* **Supplied records**
** begin **
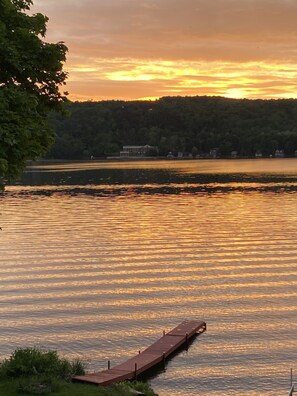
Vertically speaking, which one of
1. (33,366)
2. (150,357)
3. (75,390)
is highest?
(33,366)

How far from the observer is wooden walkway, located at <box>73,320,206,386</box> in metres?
26.9

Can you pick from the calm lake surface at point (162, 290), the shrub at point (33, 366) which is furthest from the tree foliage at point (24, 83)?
the calm lake surface at point (162, 290)

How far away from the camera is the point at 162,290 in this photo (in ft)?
152

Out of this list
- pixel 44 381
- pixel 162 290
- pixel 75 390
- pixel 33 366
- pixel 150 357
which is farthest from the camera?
pixel 162 290

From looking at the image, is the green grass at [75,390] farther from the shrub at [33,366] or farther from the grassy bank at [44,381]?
the shrub at [33,366]

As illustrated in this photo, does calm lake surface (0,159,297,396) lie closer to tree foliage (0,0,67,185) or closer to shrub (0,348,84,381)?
shrub (0,348,84,381)

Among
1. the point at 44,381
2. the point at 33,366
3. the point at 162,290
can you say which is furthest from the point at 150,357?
the point at 162,290

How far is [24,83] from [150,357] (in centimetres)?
1519

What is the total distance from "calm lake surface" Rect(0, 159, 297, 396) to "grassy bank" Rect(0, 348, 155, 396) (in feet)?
15.4

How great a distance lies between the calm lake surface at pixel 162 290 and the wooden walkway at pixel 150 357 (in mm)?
650

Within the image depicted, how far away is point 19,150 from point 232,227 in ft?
191

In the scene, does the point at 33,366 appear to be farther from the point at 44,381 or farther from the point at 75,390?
the point at 75,390

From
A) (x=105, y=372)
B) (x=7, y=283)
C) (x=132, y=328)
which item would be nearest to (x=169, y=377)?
(x=105, y=372)

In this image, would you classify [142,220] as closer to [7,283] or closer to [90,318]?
[7,283]
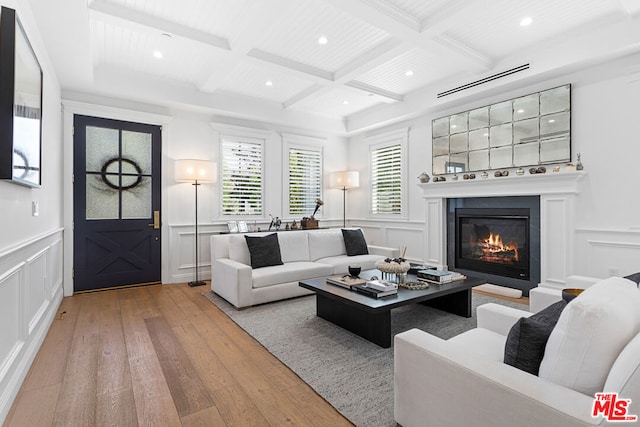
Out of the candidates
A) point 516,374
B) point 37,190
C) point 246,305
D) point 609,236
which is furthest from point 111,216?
point 609,236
** end **
* **Exercise**
Rewrite all items above with every occurrence of "wooden walkway" replaced by "timber boardwalk", keeping everything else unchanged and leaving out the pictures.

* **Reply to the task**
Vertically speaking, which one of
1. (33,366)
2. (150,357)
3. (75,390)
is highest?
(33,366)

How far from the observer is timber boardwalk, located at <box>73,320,206,386</box> in metres?
26.9

Can you pick from the calm lake surface at point (162, 290), the shrub at point (33, 366) which is furthest from the tree foliage at point (24, 83)?
the calm lake surface at point (162, 290)

How far away from the camera is the point at 162,290 in this photo (in ft)?
152

Out of this list
- pixel 44 381
- pixel 162 290
- pixel 75 390
- pixel 33 366
- pixel 150 357
which is farthest from the camera?
pixel 162 290

From looking at the image, is the green grass at [75,390] farther from the shrub at [33,366] or farther from the grassy bank at [44,381]?
the shrub at [33,366]

As illustrated in this photo, does calm lake surface (0,159,297,396) lie closer to tree foliage (0,0,67,185) or closer to shrub (0,348,84,381)?
shrub (0,348,84,381)

Among
1. the point at 44,381
2. the point at 33,366
3. the point at 162,290
can you say which is furthest from the point at 150,357?
the point at 162,290

How far is [24,83] from [150,357] (in centimetres)?
1519

What is the total distance from "calm lake surface" Rect(0, 159, 297, 396) to "grassy bank" Rect(0, 348, 155, 396) (in feet)?
15.4

How great a distance lies between the calm lake surface at pixel 162 290 and the timber boardwalk at pixel 150 357 (in mm)?
650

Within the image depicted, how far away is point 19,150 from point 232,227 in ft?
191

In the scene, does the point at 33,366 appear to be farther from the point at 44,381 or farther from the point at 75,390?
the point at 75,390

From
A) (x=105, y=372)
B) (x=7, y=283)
C) (x=132, y=328)
which item would be nearest to (x=169, y=377)?
(x=105, y=372)

In this image, would you classify [142,220] as closer to [7,283] or closer to [90,318]?
[7,283]
Out of the candidates
A) point 516,374
B) point 37,190
C) point 246,305
D) point 609,236
which is furthest from point 111,216?
point 609,236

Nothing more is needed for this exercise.